§ Text section:
* Start *

Composer: Witold Lutoslawski
Conductor: Antoni Wit
Orchestra: Polish Radio Orchestra & Chorus Katowice
Orchestra: Polish Radio Symphony Orchestra
Performer: Krzysztof Bakowski
Edition: Music CD
CD Release Date: 1996-09-17
Music Label: Naxos
Soundtracks:
  1. Prologue
  2. Metamorphoses
  3. Apogeum
  4. Epilogue
  5. Ad libitum
  6. A battuta
  7. Ad libitum
  8. A battuta - Ad libitum - A battuta
  9. Allegro giusto
  10. Ad libitum
  11. Largo
  12. Ad libitum
  13. Presto

Free Music Notes for Lutoslawski: Symphony No. 4; Partita for Violin & Orchestra

Free Music Review: Generally minor Lutoslawski, but dependably performed.
Hit: 3 Stars

This Naxos disc, the first of the label's seven-volume collection of Witold Lutoslawski's orchestral music, covers two very different phases of the composer's career, with one piece from the second half of the 1950s and the rest from the last decade of his life. As always, Antoni Wit leads the Polish National Radio Symphony Orchestra, and Krzystof Bakowski appears as the soloist in the violin pieces.

While the "Jeux Venitiens" of 1961, bringing in limited aleatorism, is often heralded as the start of Lutoslawski's middle period, the chromatic language that marked these mature works was introduced with "Muzyka zalobna" for strings ("Funeral Music", 1958). In 1954 Lutoslawski had just finished his Concerto for Orchestra, and was commissioned to write a piece for the tenth anniversary of Bartok's death. The slight post-Stalinist thaw gave him the chance to entirely rethink his compositional technique, and four years later he presented this work where the socialist-realist or folk inspiration of the Concerto for Orchestra was strikingly replaced with dodecaphony. The twelve-tone method of the piece is too complicated to go into here, but what Lutoslawski was seeking to do was use chromaticism to give colour and personality, not just structure like the serialists. Many of the specific methods Lutoslawski uses here were not continued in later works, and Edward Cowie called the work a "diversion" from the composer's stylistic evolution, but it does signal a comfort with the full range of pitch and is moving listening.

We skip over a quarter century from "Muzyka zalobna" to the next piece. What happened in the meantime was exciting, limited aleatorism was an integral part of each piece, the selection of pitches was taken from twelve-note chords, and a bold concept of bipartite form ("hesitant" vs "direct" was introduced). Pieces like the splendid String Quartet of 1965 and the awesome Symphony No. 2 of 1968 are fine examples of this period. After his third symphony, however, Lutoslawski moved away from all this. While aleatorism remained, it began to contribute little to the music and in most places seems a mere formality. Total chromaticism disappeared, and instead the harmonies sound as restricted as neoclassicism or neoromanticism. This process of limitation took a while to come to fruition.

* End *

§ Data listing:
* Start *

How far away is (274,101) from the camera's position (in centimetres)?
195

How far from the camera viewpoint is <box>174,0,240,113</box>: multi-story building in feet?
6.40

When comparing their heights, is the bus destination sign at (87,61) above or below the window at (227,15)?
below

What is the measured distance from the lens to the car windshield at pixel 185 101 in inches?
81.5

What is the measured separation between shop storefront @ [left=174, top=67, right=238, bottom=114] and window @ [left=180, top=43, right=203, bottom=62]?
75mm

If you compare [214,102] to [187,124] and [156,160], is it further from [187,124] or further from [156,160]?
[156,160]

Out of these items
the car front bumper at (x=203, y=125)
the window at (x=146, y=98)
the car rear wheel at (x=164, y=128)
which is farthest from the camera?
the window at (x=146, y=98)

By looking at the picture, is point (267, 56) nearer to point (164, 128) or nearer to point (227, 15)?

* End *
* Start *

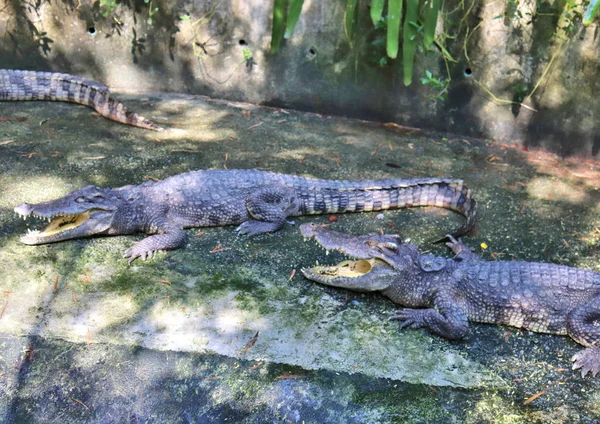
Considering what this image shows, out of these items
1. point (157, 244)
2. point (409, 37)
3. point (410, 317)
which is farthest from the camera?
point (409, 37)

* End *
* Start *

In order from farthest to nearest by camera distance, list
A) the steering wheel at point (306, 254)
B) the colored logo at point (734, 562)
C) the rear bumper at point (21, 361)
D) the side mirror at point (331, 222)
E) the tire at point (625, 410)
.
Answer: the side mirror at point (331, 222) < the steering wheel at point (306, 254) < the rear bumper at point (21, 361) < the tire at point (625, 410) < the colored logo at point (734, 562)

* End *

§ Brief: According to the review of the Lutoslawski disc, what allowed Lutoslawski to rethink his compositional technique completely, and what replaced the Concerto for Orchestra's socialist-realist or folk inspiration in "Muzyka zalobna"? Answer in one to three sentences.

§ Answer for this exercise: The slight post-Stalinist thaw allowed Lutoslawski to rethink his compositional technique entirely. In "Muzyka zalobna," dodecaphony replaced the socialist-realist or folk inspiration of the Concerto for Orchestra.